** Opening Supplied information block **

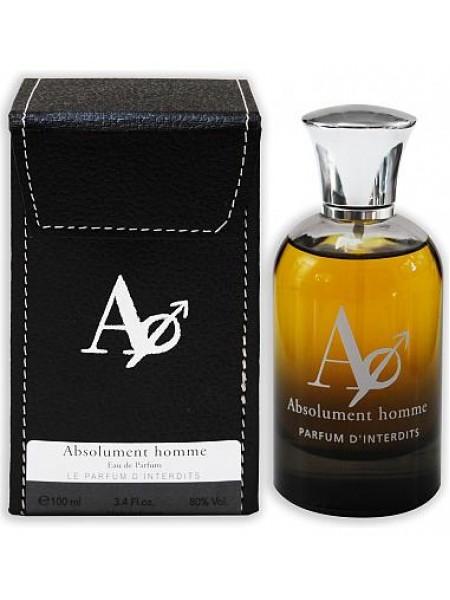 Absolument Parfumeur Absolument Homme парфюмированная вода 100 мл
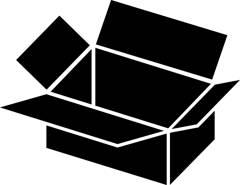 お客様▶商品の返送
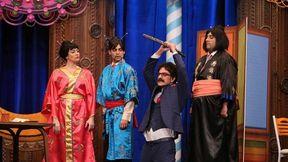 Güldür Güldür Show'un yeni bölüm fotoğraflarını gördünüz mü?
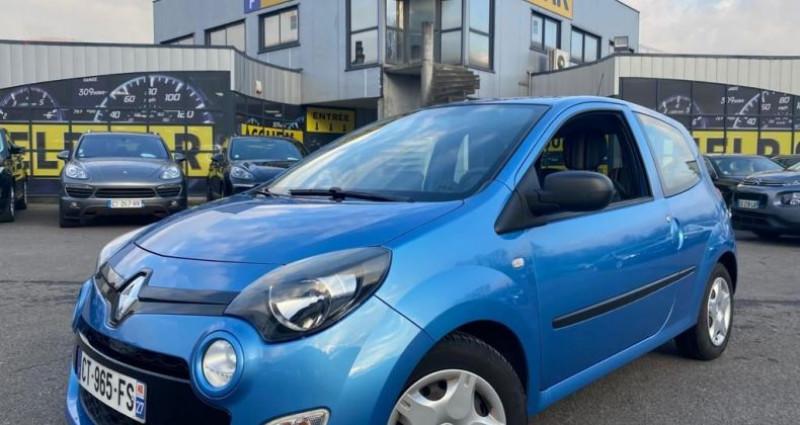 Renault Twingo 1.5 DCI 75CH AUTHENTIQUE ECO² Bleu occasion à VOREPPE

** Closing Supplied information block **

Required action:
Leaving out the pictures, repeat the data above exactly.

Task response:
 Absolument Parfumeur Absolument Homme парфюмированная вода 100 мл
 お客様▶商品の返送
 Güldür Güldür Show'un yeni bölüm fotoğraflarını gördünüz mü?
 Renault Twingo 1.5 DCI 75CH AUTHENTIQUE ECO² Bleu occasion à VOREPPE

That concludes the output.